Al Forum organizzato dal ministero della Pubblica istruzione è possibile discutere delle nuove proposte di riassetto scolastico o esprimere opinioni sulla formazione universitaria.
Punti di scambio sull'autonomia delle istituzioni scolastiche, su esperienze di educazione a distanza si possono trovare sul web di Pianetascuola e su Webscuola, il sito curato da Tin.it e dedicato al mondo della scuola on line.
LA FACOLTÀ: quale indirizzo scegliere? Sovente si tratta di un dubbio difficile da sciogliere per un giovane che intende conseguire una laurea o un diploma. E perciò il Murst (ministero della Ricerca e dell'Università) ha allestito un sito ad hoc, Universo.Per scoprire quale università e quale facoltà ci si può avvalere di un efficiente motore di ricerca.
BORSE DI STUDIO: Sul sito dell'ADI, si si trovano le risposte a quasi tutte le possibili domande sull'argomento: dall'ammontare delle borse di dottorato, alla permanenza all'estero, ai contributi .
BANDI DI CONCORSO: escono separatamente (ogni università provvede per il proprio) sulla Gazzetta Ufficiale. Il MURST li pubblica sul suo sito, ma non sempre è aggiornato e completo. L'ultima lista dei bandi è invece disponibile sul sito Cineca.
PROGETTO CAMPUS: si tratta di una serie di Corsi avanzati finalizzati alla preparazione universitaria in grado di offrire sbocchi lavorativi. Il progetto è stato avviato nel 1995-96 da 24 università del Centro Nord d'Italia per la realizzazione di 52 diplomi universitari (DU), ed è coordinato dalla Conferenza dei Rettori delle stesse Università Italiane. Rientra nell'Obiettivo 3 del Fondo Sociale Europeo (FSE) che finanzia attività formative professionalizzanti destinate alle regioni del Centro - Nord tramite il Ministero del Lavoro e della Previdenza Sociale. Il Ministero dell'Università e della Ricerca Scientifica e Tecnologica (MURST) lo ha patrocinato assieme alla Conferenza dei Presidenti delle Regioni e delle Provincie Autonome. I soggetti coinvolti, oltre alla CRUI, sono Confindustria , ENEA e Unioncamere. con Universo, il sito di orientamento per studenti universitari.

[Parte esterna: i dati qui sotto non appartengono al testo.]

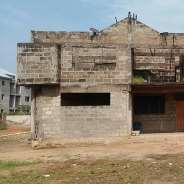 Most Affordable 7bedroom house in Accra Central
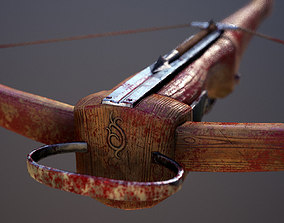 AAA Animated Light Medieval Crossbow 3D asset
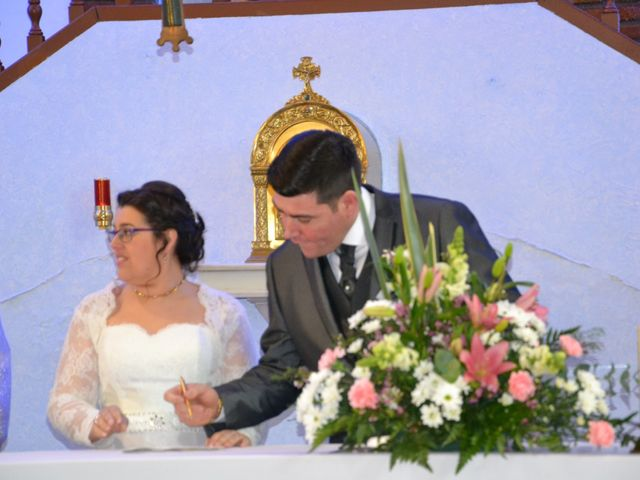 La boda de Daniel y Blanca en Lleida, Lleida 30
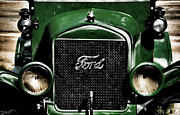 Ford Model T Framed Prints - Green T Ford Framed Print by Ken Smith
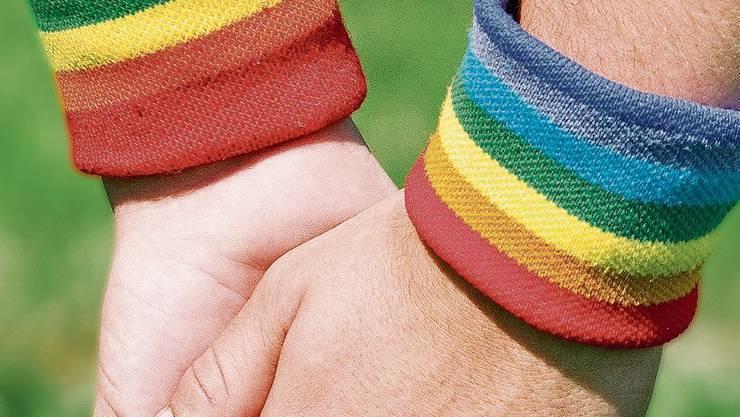 Der Gesetzgeber will Homosexuelle besser schützen.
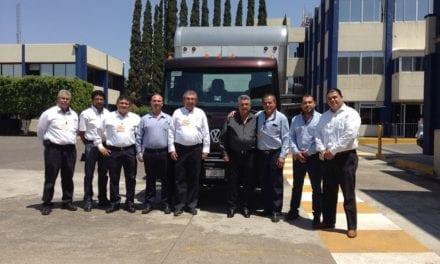 Conquista la familia Delivery a transportistas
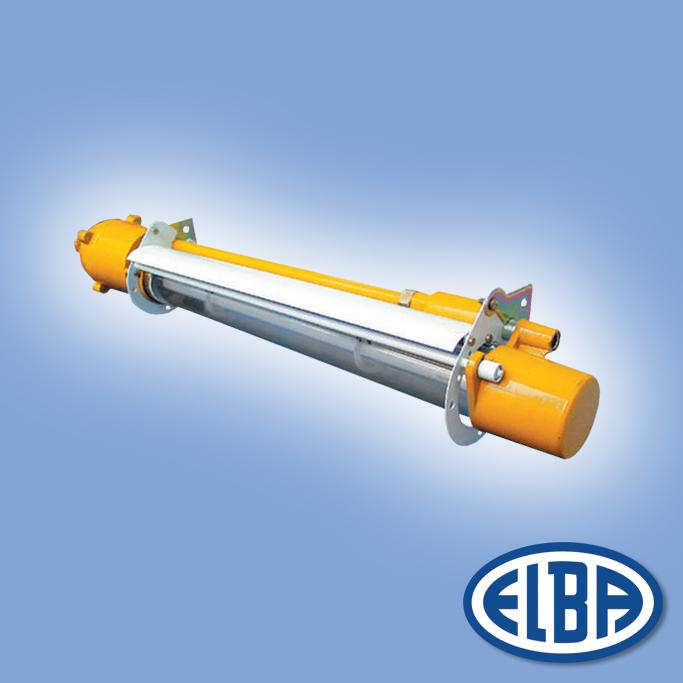 Corpuri de iluminat antiexplozive ELBA - Poza 5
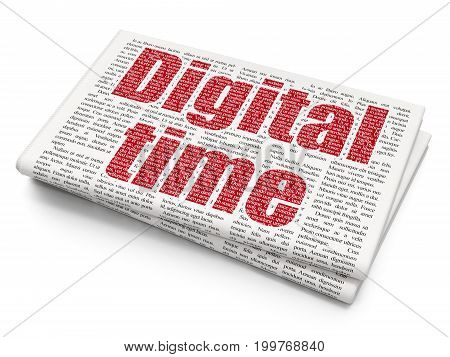 Time concept: Pixelated red text Digital Time on Newspaper background, 3D rendering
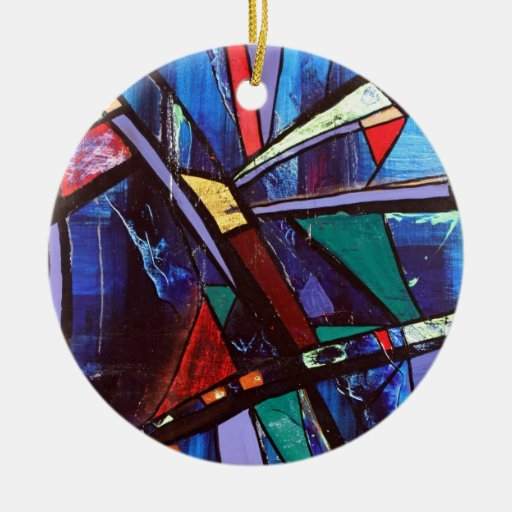 Soma original abstract Double-Sided ceramic round christmas ornament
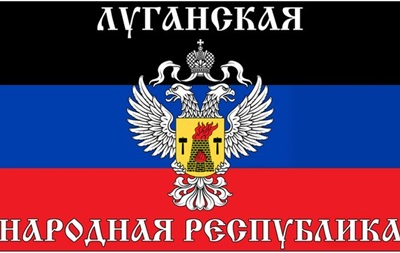 В Александровске избрали  народного мэра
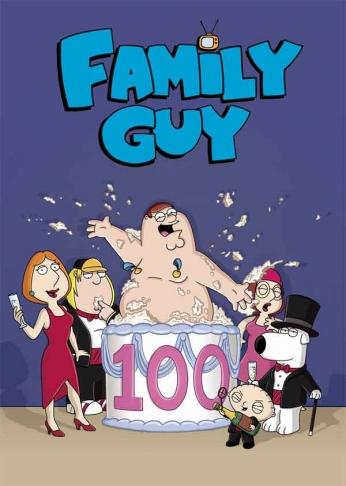 Family Guy - 100th Episode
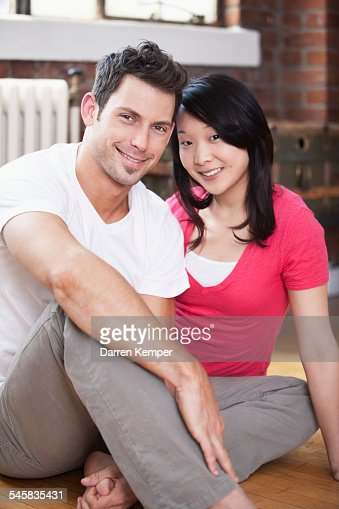 Young couple : Foto stock
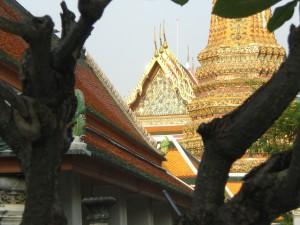 Detail des Komplexes mit dem liegenden Buddha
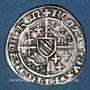 Münzen Lorraine. Duché de Bar. René I (1419-1480). Demi-gros. Saint-Mihiel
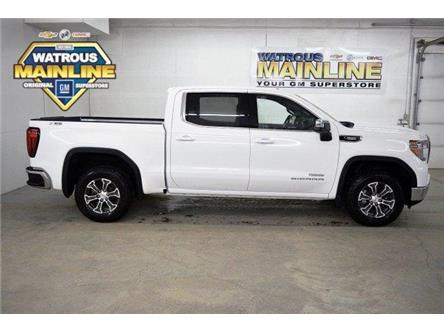 2020 GMC Sierra 1500 SLE (Stk: L1081) in Watrous - Image 1 of 36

LA RICERCA: su questo argomento, si possono trovare aggiornamenti sul sito del Murst, dove ci sono informazioni e circolari sulla Cooperazione scientifica e tecnologica internazionale (bandi di gara), sul Sostegno nazionale all'attività di ricerca industriale. la Ricerca aerospaziale e le regole e le particolarità del Sistema degli enti di ricerca. I dottorandi possono inoltre consultare un sito dedicato al dottorato di ricerca al cui interno c'è la Banca Dati delle competenze professionali dei dottori di ricerca italiani e le offerte di lavoro pervenute all'Associazione (ADI).